Our findings suggest that health care can help explain the decisions of the electorate last November, and how to move forward today. To many, perhaps this result isn’t a surprise, given that the repeal of the ACA has served as a rallying flag for conservatives, and the hope of saving it has filled a similar role for progressives today, particularly over the past week. While access to health care improved nationwide, some communities were forgotten in the heat of bitter partisanship. Given that they tilted heavily toward Trump and his anti-establishment message, it’s likely that voters in these counties held both parties culpable for their frustrations.

The recent failure of the AHCA presents an opportunity for fresh ideas and a new wave of bipartisanship in health reform. As aspiring physicians, we hope Aroostook’s story will be instructional for policymakers on both ends of the political spectrum. Democrats ought to acknowledge that although Medicaid expansion and state-based exchanges have expanded coverage and improved access, they have their shortcomings — like increasing deductibles and narrowing provider networks. On the other hand, Republicans should recognize that block grants for Medicaid and high-risk pools, cornerstones of conservative health policy, are unlikely to rescue Aroostook.

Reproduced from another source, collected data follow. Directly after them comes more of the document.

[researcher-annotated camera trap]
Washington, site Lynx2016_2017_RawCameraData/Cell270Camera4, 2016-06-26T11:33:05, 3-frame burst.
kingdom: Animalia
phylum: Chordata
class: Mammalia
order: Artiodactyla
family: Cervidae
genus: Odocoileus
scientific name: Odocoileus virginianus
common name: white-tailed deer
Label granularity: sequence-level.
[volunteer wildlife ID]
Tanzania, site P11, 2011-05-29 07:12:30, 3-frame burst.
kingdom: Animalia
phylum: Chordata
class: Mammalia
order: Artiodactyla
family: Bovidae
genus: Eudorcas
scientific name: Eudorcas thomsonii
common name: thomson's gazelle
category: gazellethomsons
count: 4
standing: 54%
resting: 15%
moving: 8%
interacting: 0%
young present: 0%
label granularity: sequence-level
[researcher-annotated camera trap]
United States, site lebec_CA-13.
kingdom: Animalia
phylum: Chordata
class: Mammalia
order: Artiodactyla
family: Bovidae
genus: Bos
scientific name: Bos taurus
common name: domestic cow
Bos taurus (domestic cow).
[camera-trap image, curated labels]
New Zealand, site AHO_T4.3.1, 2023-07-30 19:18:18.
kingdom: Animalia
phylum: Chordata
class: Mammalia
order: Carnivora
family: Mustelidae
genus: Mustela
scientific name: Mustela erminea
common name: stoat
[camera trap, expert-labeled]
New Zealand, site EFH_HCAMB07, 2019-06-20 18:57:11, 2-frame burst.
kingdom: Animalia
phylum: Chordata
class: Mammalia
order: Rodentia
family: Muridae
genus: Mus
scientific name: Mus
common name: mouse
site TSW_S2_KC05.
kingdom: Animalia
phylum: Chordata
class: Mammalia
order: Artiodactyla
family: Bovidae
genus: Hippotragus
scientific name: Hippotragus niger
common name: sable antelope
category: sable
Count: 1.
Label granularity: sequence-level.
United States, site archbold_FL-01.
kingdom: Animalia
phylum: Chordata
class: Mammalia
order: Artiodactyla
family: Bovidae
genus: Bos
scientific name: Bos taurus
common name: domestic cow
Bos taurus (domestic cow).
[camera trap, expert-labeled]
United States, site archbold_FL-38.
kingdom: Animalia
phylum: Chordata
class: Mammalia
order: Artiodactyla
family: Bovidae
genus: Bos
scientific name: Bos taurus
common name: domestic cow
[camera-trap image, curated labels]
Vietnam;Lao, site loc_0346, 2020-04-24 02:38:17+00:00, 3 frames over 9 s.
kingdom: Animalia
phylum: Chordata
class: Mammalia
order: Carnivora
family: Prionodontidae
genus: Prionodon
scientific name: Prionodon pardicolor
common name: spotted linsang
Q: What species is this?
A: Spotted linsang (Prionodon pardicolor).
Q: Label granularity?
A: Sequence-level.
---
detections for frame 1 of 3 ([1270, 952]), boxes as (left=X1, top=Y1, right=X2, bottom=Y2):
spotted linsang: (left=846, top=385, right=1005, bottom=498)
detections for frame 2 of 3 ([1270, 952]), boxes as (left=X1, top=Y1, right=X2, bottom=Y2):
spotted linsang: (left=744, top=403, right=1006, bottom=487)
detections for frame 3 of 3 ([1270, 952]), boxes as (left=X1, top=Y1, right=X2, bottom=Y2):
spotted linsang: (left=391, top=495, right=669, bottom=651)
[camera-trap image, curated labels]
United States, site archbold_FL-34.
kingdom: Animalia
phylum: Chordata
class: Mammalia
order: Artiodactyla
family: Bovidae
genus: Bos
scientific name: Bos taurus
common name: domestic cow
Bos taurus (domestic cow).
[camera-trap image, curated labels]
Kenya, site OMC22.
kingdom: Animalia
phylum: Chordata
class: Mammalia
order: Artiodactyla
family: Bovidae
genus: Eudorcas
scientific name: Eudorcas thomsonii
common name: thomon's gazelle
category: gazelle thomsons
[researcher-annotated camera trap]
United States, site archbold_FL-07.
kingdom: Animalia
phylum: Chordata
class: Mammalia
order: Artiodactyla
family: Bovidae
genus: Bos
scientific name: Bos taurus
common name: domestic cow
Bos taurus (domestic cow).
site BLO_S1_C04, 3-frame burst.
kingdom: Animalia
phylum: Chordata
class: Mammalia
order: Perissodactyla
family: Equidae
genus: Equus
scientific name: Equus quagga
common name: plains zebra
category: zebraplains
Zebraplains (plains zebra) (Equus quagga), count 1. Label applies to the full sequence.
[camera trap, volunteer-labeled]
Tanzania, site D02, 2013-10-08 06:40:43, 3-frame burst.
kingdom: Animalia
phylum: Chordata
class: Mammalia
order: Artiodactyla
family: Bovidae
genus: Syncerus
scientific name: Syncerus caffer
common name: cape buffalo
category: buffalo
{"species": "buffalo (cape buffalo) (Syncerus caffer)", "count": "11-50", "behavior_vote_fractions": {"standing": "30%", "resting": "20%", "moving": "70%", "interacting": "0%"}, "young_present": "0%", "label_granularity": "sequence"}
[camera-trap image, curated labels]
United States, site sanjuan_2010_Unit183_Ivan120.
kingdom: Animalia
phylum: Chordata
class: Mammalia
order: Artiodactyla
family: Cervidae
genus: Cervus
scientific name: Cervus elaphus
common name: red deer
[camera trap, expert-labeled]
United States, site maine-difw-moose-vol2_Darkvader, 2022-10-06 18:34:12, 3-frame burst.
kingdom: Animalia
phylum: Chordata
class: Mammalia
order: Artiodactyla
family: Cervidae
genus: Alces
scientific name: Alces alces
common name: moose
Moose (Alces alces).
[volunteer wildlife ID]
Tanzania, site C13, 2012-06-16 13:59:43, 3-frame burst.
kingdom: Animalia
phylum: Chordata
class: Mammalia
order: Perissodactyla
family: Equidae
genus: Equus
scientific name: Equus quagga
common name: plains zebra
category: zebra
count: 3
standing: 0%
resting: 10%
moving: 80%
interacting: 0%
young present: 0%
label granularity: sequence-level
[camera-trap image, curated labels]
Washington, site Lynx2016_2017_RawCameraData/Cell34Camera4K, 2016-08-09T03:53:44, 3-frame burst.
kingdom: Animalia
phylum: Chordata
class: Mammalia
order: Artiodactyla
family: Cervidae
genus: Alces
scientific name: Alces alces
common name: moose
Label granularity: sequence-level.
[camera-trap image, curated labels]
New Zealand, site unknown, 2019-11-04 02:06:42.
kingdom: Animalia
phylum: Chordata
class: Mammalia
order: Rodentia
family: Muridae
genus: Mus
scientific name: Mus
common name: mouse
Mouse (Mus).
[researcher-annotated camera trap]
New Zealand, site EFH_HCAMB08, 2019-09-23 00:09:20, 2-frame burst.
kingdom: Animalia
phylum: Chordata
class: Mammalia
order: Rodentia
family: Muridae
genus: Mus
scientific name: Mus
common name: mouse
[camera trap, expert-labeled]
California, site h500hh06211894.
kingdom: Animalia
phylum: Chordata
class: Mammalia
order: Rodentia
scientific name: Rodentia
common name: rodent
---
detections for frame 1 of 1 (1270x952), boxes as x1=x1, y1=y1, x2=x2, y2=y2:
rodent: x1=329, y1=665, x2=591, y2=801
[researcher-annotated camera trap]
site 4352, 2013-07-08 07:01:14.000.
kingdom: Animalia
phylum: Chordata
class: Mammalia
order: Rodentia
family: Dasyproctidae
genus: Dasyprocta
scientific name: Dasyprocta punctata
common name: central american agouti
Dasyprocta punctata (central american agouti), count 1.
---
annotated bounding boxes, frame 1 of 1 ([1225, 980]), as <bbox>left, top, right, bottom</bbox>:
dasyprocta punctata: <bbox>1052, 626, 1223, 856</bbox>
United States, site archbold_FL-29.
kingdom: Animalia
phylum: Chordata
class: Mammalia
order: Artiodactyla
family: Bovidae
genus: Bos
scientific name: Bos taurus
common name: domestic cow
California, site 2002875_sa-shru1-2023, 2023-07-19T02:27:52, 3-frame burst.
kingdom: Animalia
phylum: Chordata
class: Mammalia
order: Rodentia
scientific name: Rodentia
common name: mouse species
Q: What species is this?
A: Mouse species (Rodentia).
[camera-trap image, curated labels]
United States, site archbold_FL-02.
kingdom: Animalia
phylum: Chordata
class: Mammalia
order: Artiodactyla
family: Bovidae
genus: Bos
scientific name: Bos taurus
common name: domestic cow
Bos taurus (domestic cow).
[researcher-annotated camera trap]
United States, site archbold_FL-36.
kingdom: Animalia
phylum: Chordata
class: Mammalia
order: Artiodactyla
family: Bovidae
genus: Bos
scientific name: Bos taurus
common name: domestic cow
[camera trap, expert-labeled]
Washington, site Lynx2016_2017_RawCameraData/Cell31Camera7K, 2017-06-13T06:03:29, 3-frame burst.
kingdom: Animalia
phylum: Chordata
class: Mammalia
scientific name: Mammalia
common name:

Instead, they would threaten access to quality care for the sickest and most vulnerable Americans. Citizens of these counties are hurting, and their issues with health care warrant more than dogmatic plans built upon abstractions, and legislative sabotage done for cold political gain. Whatever path health reform takes, they deserve to share in the gains that much of the country has seen over the past few years. We owe them no less.

Suhas Gondi and Evan Beiter are undergraduate students. Vishal Khetpal is a medical student.